A run of records:
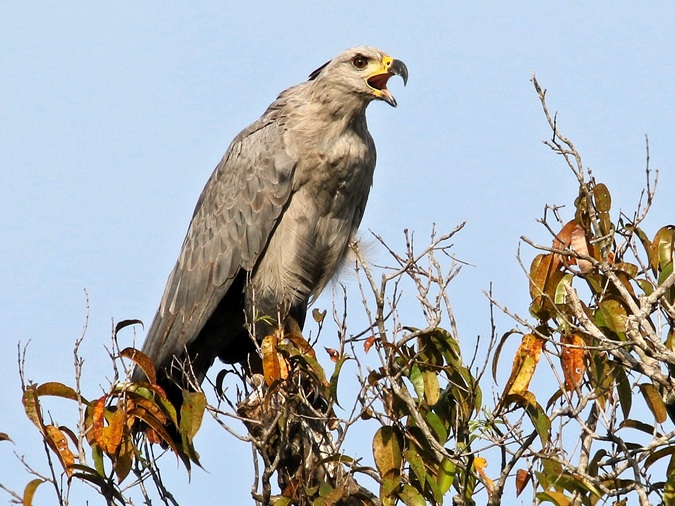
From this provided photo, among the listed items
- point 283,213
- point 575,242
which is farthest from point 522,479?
point 283,213

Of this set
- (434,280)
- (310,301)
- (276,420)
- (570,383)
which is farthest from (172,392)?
(570,383)

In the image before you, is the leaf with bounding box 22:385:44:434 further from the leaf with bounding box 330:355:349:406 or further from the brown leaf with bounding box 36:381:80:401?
the leaf with bounding box 330:355:349:406

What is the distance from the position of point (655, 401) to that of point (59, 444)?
2595 mm

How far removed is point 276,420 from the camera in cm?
486

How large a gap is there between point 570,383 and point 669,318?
51cm

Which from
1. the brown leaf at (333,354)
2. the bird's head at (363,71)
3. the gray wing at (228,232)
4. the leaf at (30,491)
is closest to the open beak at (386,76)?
the bird's head at (363,71)

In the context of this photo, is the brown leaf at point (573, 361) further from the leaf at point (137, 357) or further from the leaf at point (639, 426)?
the leaf at point (137, 357)

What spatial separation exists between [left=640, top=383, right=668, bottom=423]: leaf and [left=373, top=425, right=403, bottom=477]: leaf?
1.09 m

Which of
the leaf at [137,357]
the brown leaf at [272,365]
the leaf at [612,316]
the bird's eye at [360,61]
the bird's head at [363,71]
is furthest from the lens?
the bird's eye at [360,61]

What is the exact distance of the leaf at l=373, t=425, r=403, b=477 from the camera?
173 inches

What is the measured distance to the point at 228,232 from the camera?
23.5ft

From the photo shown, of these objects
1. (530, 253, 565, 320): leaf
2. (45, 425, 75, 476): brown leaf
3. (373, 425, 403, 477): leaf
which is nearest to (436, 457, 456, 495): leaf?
(373, 425, 403, 477): leaf

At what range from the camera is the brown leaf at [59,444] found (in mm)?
4371

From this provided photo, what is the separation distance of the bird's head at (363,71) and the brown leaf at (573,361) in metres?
2.91
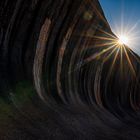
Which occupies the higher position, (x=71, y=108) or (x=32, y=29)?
(x=32, y=29)

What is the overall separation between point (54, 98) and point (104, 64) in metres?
3.69

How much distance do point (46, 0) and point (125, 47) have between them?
601cm

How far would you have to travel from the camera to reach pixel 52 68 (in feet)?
17.2

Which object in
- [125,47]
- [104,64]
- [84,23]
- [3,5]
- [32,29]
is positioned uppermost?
[125,47]

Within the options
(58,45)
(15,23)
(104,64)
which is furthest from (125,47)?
(15,23)

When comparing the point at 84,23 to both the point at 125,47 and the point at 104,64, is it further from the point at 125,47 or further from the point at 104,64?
the point at 125,47

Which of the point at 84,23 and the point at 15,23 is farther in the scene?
the point at 84,23

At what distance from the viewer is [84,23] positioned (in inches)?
229

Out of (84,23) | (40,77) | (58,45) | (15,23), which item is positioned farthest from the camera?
(84,23)

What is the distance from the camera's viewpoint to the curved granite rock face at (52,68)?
11.5 feet

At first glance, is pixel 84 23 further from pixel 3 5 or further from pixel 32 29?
pixel 3 5

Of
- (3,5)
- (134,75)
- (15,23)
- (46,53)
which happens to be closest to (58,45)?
(46,53)

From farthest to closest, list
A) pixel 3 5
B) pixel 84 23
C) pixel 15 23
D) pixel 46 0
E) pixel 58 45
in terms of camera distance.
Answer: pixel 84 23
pixel 58 45
pixel 46 0
pixel 15 23
pixel 3 5

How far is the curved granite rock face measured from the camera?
349cm
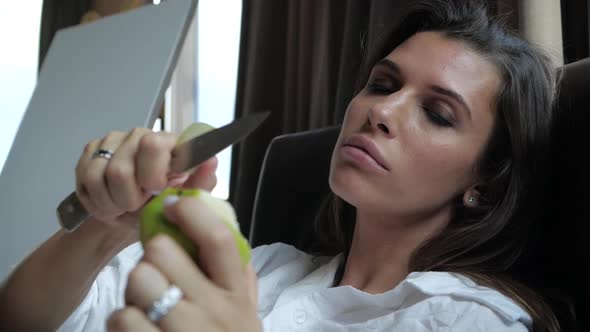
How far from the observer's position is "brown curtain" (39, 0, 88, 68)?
2830 millimetres

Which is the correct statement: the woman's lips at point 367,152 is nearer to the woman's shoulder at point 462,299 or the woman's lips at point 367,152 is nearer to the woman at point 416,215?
the woman at point 416,215

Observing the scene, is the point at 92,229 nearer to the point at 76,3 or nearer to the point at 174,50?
the point at 174,50

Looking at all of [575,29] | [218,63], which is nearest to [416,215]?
[575,29]

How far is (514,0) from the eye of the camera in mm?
1298

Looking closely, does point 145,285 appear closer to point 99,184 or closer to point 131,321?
point 131,321

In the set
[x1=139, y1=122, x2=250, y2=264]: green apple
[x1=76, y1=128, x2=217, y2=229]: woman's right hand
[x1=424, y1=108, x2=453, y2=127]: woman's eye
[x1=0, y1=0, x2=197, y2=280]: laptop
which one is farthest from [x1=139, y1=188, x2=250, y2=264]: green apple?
[x1=0, y1=0, x2=197, y2=280]: laptop

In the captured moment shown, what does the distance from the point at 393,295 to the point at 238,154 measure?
4.69ft

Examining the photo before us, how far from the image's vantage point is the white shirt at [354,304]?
2.38ft

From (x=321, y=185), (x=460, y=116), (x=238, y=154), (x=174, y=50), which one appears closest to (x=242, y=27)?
(x=238, y=154)

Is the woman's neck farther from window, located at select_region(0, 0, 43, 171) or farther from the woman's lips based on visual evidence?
window, located at select_region(0, 0, 43, 171)

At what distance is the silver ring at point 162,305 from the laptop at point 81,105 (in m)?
1.04

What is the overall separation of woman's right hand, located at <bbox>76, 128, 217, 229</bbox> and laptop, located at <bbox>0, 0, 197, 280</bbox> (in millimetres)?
790

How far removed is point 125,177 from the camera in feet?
1.58

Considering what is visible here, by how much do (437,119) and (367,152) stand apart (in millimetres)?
138
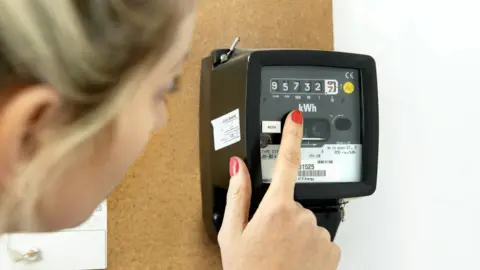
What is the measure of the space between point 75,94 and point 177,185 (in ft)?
1.44

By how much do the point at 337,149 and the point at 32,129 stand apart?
42 centimetres

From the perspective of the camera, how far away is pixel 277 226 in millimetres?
722

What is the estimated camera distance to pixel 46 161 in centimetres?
46

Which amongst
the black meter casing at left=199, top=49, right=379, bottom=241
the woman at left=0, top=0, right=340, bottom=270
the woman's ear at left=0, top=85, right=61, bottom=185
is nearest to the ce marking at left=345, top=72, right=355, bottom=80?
the black meter casing at left=199, top=49, right=379, bottom=241

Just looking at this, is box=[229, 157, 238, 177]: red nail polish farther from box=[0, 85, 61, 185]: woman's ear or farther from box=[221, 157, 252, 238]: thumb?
box=[0, 85, 61, 185]: woman's ear

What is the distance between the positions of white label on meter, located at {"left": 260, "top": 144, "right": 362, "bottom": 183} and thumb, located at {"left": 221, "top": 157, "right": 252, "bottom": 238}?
3cm

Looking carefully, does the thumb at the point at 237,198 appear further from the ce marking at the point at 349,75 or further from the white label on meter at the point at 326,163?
the ce marking at the point at 349,75

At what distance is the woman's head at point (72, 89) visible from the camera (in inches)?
16.4

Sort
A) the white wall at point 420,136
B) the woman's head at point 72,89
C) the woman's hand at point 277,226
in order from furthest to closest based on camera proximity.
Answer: the white wall at point 420,136 < the woman's hand at point 277,226 < the woman's head at point 72,89

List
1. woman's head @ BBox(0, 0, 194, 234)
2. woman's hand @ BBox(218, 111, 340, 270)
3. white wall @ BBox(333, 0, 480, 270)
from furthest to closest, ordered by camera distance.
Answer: white wall @ BBox(333, 0, 480, 270) → woman's hand @ BBox(218, 111, 340, 270) → woman's head @ BBox(0, 0, 194, 234)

CHALLENGE: Copy only this span: the line that contains "What is the distance between", the last line, and every line between them.

FULL SOLUTION:
What is the distance between the positions of white label on meter, located at {"left": 260, "top": 144, "right": 362, "bottom": 183} and thumb, located at {"left": 221, "top": 157, "right": 252, "bottom": 238}?
3cm

Looking carefully, does the thumb at the point at 237,198 appear further from the ce marking at the point at 349,75 or further from the white label on meter at the point at 326,163?
the ce marking at the point at 349,75

At what distance is the woman's head at point (72, 89) visible from the camera (in inches)?
16.4

Sort
A) the white wall at point 420,136
B) the woman's head at point 72,89
C) the woman's hand at point 277,226
in order from furthest to closest based on camera proximity.
Answer: the white wall at point 420,136 < the woman's hand at point 277,226 < the woman's head at point 72,89

List
1. woman's head @ BBox(0, 0, 194, 234)
2. woman's hand @ BBox(218, 111, 340, 270)
3. white wall @ BBox(333, 0, 480, 270)
from furthest to closest, ordered by camera distance.
Answer: white wall @ BBox(333, 0, 480, 270) → woman's hand @ BBox(218, 111, 340, 270) → woman's head @ BBox(0, 0, 194, 234)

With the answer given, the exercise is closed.